Why do the supporters of public schools so abhor the idea of free choice and competition in the education industry? One of the more often-heard reasons is that allowing parents to send their children to alternative schools or to homeschool presents the unbearable risk of indoctrination. Indoctrinated children grow up to be dysfunctional members of society, so it is incumbent upon the rest of society to intervene and provide children with a standard, unbiased, and robust education, which the state is uniquely able to facilitate.

This concern by public school proponents about the risk of indoctrination seems oddly contrived, however, considering the ideology that informs public education policy prescriptions in the first place. The whole premise of public schooling is the instillation of knowledge not according to professional consensus, the scientific method, or the power of creative destruction, but according to ordained dogma of a political majority. This fact may sometimes be obscured by the implicit trust we have for our “professional” education bureaucracy, but remember that the bureaucrats are always appointed by the politicians.

That elections determine what we teach in school is an inherent volatility of public education which the system’s proponents are shockingly quick to tolerate. Does it not bother them, for example, that while evolution is currently the predominant theory of human origins taught in public science classrooms, it is possible—even likely, in certain localities—that a shift in the political winds could grant the power of crafting education policy to those who believe in the propriety of creationism as an alternative scientific theory? Having a free market in education would alleviate this volatility by allowing those who disagree to extricate their children from schools with such curricula and pursue alternative methods of schooling. Yet those who favor public schooling—a few on the right, but mostly on the left—abhor the idea of letting parents choose for themselves what kind of education their kids receive.

Why would people concerned with the education of their children expose themselves to such unnecessary risk?

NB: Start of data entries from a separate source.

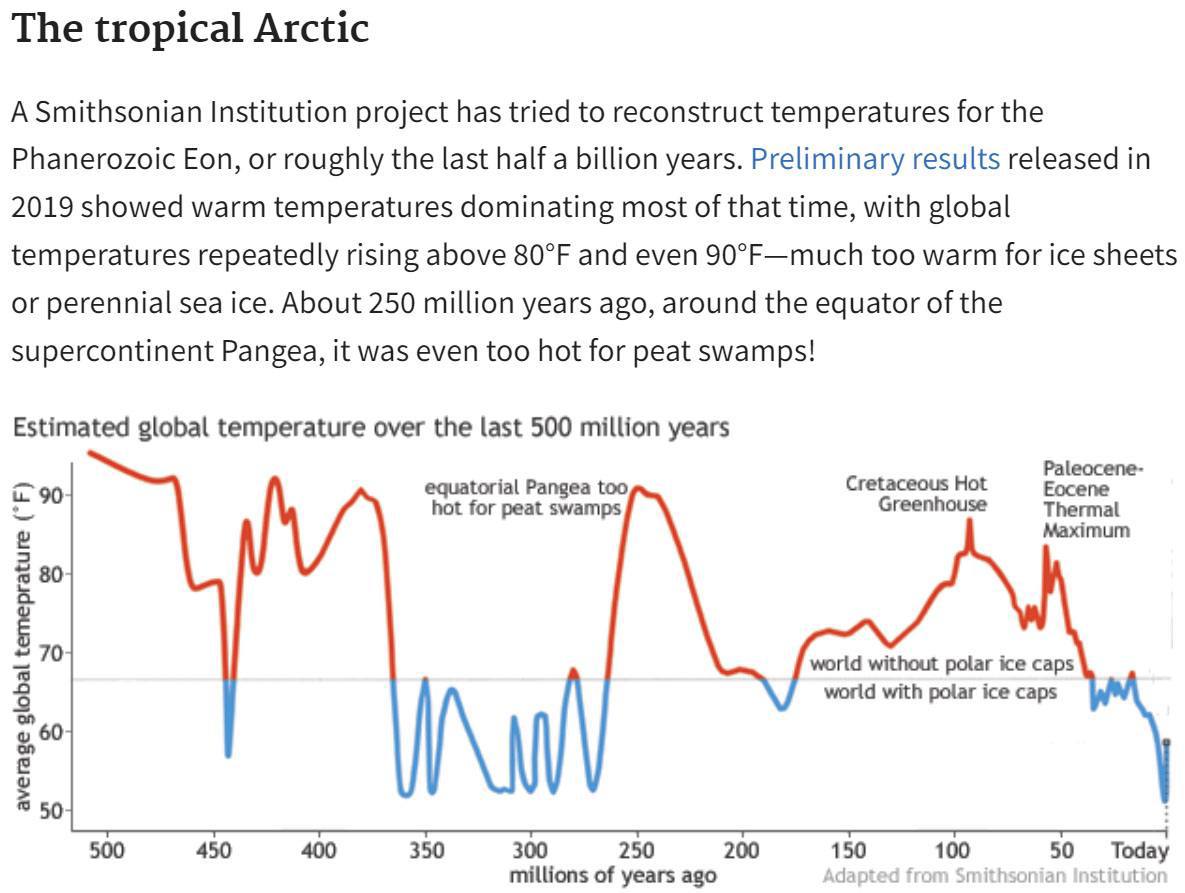 The tropical Arctic

A Smithsonian Institution project has tried to reconstruct temperatures for the Phanerozoic Eon, or roughly the last half a billion years. Preliminary results released in 2019 showed warm temperatures dominating most of that time, with global temperatures repeatedly rising above 80°F and even 90°F—much too warm for ice sheets or perennial sea ice. About 250 million years ago, around the equator of the supercontinent Pangea, it was even too hot for peat swamps!

Estimated global temperature over the last 500 million years

average global temeprature (°F)
90
80
70
60
50

equatorial Pangea too hot for peat swamps
Cretaceous Hot Greenhouse
Paleocene-Eocene Thermal Maximum
world without polar ice caps
world with polar ice caps

500 450 400 350 300 250 200 150 100 50 Today
millions of years ago
Adapted from Smithsonian Institution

Why would they endlessly and restlessly struggle for control over education policy?

The explanation is simple: Public school proponents are not only concerned with the education of their own children—they are also concerned with the education of everyone else’s. As much as parents would love the freedom to teach their own children according to their own values and beliefs, having that freedom necessarily means granting it to others; but that means some parents could teach their children views which others find disagreeable. The only way for parents to have their cake and eat it too is the creation of compulsory public education, so that a majority of parents—busybodies—may teach their kids as they please while denying that same right to those without political power.

Paradoxically, their reliance on state power in the education sector displays both arrogance and diffidence simultaneously. So confident are they in the infallibility of their own ideas that they feel compelled to impress them upon all children in the pursuance of comprehensive and effective societal education, yet so insecure are they about the same ideas that they refuse to let their teaching methods and curricula stand alone in a free market without the aid of government force.

This paradox may be resolved, perhaps, by assuming that the individual consumers of education are too stupid to recognize infallible ideas, and that force is the only way to achieve proper education. If this is the case, however, then the ideas being forced upon people need not be valid or true, and consumers (voters) would have no way of holding education officials accountable for not providing true and valid curricula in the schools anyway.

Regardless of the particular rationale used to defend public schooling, we should ask ourselves—based on actions rather than words—who truly seems more worried about indoctrination? Those who believe in a competition of curricula and ideas, or those who seek to impose upon everyone else what they sincerely believe must always and forever be the correct worldview?